Stated exercise 1: Return the passage of the Docker monitoring article between "- Application Performance: Response" and "for container environments!", inclusive, copied word for word.
Stated exercise 2: Using the Docker monitoring article, decide whether each statement agrees with it: (a) Node Exporter provides hardware and OS metrics; (b) Docker Compose is required to follow the guide; (c) the guide uses an Ubuntu 20.04 system. Answer yes or no for each and quote the words of the article that settle it.
Stated exercise 3: In the Docker monitoring article, which tool is described as a time-series database for storing and querying metrics?

Docker Monitoring using Prometheus, cAdvisor, Node Exporter and Grafana
As companies increasingly adopt Docker containers to enhance application deployment efficiency and speed, monitoring and observability become paramount for running containers in production environments. Robust monitoring provides invaluable metrics, logs, and insights into the performance of both applications and the underlying infrastructure. This enables teams to proactively troubleshoot issues before they escalate and cause downstream impacts, as well as optimize resource utilization and spending on containerized resources. This article will help you monitor your docker using prometheus.
In this comprehensive guide, we will establish an integrated open-source monitoring stack for visualizing Docker host and container metrics using the following tools:
- Prometheus: A powerful time-series database for storing and querying metrics.
- cAdvisor: A container resource usage analyzer that collects and exposes container metrics.
- Node Exporter: An exporter for hardware and OS metrics.
- Grafana: A data visualization tool for creating dashboards and visualizing metrics.
Collectively, these tools offer end-to-end observability into Dockerized environments, ranging from the physical infrastructure up to the running applications. We will deploy them using Docker and configure metrics ingestion pipelines, storage, querying, and dashboarding to gain a clear understanding of how containers utilize host resources over time. This article will explain about Docker Monitoring using Prometheus, cAdvisor, Node Exporter and Grafana.
Why Monitor Containers and Hosts?
First, let’s address the fundamental question: why is monitoring so critical for container infrastructure?
As applications are packaged into portable, isolated containers, they become more distributed across fluid pools of virtualized container hosts, such as nodes in a cluster.
This ephemeral architecture introduces several visibility challenges, including:
- Dynamic Resource Allocation: Containers can be created, destroyed, and scaled dynamically, making it difficult to track resource usage over time.
- Isolation: Containers are isolated from the host OS, making it challenging to access host-level metrics directly.
- Complexity: Containerized environments can be complex, with many containers running across multiple hosts.
While containerization offers architectural advantages through loose coupling and portability, the environment becomes increasingly complex from an operational perspective.
By collecting, storing, and charting detailed time-series metrics, we regain visibility, including:
- Resource Usage: CPU, memory, disk, and network usage per container and host.
- Application Performance: Response times, error rates, and other application-specific metrics.
- System Health: Overall health and performance of the Docker hosts.
- Anomaly Detection: Identifying unusual patterns or performance bottlenecks.
Understanding precisely how applications consume resources enables more efficient operation, automated responses, and helps prevent instability due to overutilization or resource bottlenecks.
Prerequisites
To follow along with all components, you will need:
- A Linux server (e.g., Ubuntu 20.04) with Docker installed.
- Docker Compose (optional, but recommended for easier deployment).
For convenience, we will use an Ubuntu 20.04 system. However, any modern Linux distribution should work well.
Now, let’s explore how to wire up Prometheus metrics ingestion and visualize dashboards for container environments!

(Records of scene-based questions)
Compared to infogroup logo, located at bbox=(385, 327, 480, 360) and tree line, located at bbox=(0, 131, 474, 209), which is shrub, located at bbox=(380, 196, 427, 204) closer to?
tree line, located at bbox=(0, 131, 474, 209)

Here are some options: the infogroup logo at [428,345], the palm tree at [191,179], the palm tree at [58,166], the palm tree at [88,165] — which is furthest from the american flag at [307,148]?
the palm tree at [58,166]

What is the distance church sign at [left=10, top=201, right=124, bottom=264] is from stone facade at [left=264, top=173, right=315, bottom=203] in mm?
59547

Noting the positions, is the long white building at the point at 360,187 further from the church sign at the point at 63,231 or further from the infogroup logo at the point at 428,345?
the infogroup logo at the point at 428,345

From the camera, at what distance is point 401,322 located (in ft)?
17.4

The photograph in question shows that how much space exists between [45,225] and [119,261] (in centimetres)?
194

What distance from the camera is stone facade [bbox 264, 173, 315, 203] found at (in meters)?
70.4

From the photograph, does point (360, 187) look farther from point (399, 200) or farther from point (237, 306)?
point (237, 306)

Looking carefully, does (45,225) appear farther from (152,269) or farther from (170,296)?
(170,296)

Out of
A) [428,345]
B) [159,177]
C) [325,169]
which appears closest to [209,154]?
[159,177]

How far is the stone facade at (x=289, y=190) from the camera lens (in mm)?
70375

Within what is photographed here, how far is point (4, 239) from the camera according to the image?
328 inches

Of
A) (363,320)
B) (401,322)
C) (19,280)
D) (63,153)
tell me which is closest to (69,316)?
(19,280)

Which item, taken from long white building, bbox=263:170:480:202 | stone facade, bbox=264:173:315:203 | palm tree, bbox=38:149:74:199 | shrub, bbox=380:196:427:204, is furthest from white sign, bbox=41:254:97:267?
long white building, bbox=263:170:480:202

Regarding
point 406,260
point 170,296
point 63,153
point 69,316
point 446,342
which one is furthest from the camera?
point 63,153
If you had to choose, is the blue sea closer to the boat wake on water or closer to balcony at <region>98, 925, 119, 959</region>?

Full output 1:
- Application Performance: Response times, error rates, and other application-specific metrics.
- System Health: Overall health and performance of the Docker hosts.
- Anomaly Detection: Identifying unusual patterns or performance bottlenecks.
Understanding precisely how applications consume resources enables more efficient operation, automated responses, and helps prevent instability due to overutilization or resource bottlenecks.
Prerequisites
To follow along with all components, you will need:
- A Linux server (e.g., Ubuntu 20.04) with Docker installed.
- Docker Compose (optional, but recommended for easier deployment).
For convenience, we will use an Ubuntu 20.04 system. However, any modern Linux distribution should work well.
Now, let’s explore how to wire up Prometheus metrics ingestion and visualize dashboards for container environments!

Full output 2:
(a) Yes: "Node Exporter: An exporter for hardware and OS metrics."
(b) No: "Docker Compose (optional, but recommended for easier deployment)."
(c) Yes: "For convenience, we will use an Ubuntu 20.04 system."

Full output 3: Prometheus